Turn identity challenges into a strategic advantage

The Identity Forest is a thriving ecosystem for those with the right evidence. Experian helps marketers, agencies and DSPs chart the course by unifying multiple identifiers into one complete customer profile. With the right tools (and a good map), buy-side stakeholders can learn more about their customers, reach audiences across channels, and deliver personalized marketing.

[Editor’s note: This is a contributed article from Experian Marketing Services. Streaming Media accepts vendor bylines based solely on their value to our readers.]

Running covers

Related articles



Privacy Concerns and Consent to CTV Ad Targeting

Leveraging viewer data to identify and target users is a sine qua non for CTV advertising, and the closer channels bring advertisers to viewers, the more revenue they can bring to their platform. But it’s always a balancing act when it comes to protecting their audience’s privacy, as Revry CEO and co-founder Damian Pellicchione and Warner Bros’ Discovery Product Director Dan Trotta explain in this candid Streaming Media Connect conversation with Advertiser’s Erin Firneno Perceptions. , although privacy and consent issues and strategies for addressing them vary widely between independent networks like Revry and giant corporations like WBD.

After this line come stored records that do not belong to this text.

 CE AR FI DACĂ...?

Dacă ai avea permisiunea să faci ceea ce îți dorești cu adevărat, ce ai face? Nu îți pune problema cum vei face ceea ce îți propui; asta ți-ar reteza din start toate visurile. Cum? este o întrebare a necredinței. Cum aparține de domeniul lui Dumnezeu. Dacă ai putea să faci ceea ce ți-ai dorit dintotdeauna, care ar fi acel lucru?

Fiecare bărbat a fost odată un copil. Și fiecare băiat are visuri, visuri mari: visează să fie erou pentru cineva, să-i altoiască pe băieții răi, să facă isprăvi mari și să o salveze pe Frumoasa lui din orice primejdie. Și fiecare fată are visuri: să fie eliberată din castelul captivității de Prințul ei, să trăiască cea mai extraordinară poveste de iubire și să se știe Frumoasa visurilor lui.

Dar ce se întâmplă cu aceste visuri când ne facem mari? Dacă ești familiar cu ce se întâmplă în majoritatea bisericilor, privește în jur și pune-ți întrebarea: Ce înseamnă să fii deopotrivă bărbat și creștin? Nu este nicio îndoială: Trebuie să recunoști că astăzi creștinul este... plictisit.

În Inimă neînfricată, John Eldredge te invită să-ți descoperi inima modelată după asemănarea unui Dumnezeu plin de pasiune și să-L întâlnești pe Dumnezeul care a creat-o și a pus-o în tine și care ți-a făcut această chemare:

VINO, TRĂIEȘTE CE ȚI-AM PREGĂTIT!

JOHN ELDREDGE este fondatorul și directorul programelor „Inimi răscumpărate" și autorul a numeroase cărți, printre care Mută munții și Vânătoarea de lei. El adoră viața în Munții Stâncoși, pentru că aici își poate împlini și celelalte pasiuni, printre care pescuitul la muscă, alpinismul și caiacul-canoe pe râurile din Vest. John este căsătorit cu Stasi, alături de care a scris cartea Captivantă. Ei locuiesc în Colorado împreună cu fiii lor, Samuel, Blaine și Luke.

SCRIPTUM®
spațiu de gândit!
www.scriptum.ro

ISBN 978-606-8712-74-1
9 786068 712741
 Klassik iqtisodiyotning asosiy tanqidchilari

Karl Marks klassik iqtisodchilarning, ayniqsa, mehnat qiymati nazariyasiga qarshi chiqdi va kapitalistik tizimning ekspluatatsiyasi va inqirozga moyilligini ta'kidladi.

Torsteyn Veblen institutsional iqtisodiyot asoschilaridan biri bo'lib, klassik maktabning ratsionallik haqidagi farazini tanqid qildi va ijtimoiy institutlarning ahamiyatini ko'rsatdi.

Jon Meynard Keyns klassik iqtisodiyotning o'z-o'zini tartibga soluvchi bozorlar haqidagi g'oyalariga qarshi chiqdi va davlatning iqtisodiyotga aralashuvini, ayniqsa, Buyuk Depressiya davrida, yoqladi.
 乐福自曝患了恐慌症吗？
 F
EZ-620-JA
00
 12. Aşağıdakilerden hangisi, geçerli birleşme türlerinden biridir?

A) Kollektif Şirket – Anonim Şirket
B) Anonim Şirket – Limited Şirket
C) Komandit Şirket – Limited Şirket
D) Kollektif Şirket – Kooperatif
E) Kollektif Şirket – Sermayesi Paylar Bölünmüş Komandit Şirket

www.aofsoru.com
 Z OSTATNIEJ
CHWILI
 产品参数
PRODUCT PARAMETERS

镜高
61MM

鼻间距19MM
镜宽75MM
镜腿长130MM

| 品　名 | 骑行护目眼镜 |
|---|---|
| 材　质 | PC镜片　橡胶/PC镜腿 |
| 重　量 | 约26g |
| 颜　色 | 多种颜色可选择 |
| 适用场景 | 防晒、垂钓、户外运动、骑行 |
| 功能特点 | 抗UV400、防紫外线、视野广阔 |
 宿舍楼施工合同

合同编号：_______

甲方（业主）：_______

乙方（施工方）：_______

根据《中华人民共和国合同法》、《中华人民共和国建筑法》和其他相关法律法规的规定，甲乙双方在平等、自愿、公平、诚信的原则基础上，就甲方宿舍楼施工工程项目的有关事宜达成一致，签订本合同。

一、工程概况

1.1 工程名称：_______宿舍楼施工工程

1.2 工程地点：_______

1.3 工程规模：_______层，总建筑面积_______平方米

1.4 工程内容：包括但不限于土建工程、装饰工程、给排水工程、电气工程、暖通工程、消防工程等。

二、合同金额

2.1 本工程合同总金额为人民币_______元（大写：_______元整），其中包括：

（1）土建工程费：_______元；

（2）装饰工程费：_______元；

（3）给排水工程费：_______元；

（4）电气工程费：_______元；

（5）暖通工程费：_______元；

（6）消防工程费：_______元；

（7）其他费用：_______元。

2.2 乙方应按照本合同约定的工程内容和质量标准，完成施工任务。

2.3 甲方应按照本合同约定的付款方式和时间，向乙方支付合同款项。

CTV ad buyers think they want to display headline data, but they don’t

Brands demand one signal above all else: Show title data. CTV represents the merging of the microtargeting of the digital age and the deep syndication of television programming. It is not surprising that ad buyers want to imitate the television advertising practice of following specific programs that attract large audiences. However, when it comes to CTV, show title data is not the answer advertisers want.





The future of CTV will be powered by commercial media data

Victor Yakovlev, Associate Director of Product Marketing at PubMatic, discusses how there are two rising superpowers in digital marketing right now, and they’re not competing. They’re converging, and it shows why this is great news for marketers.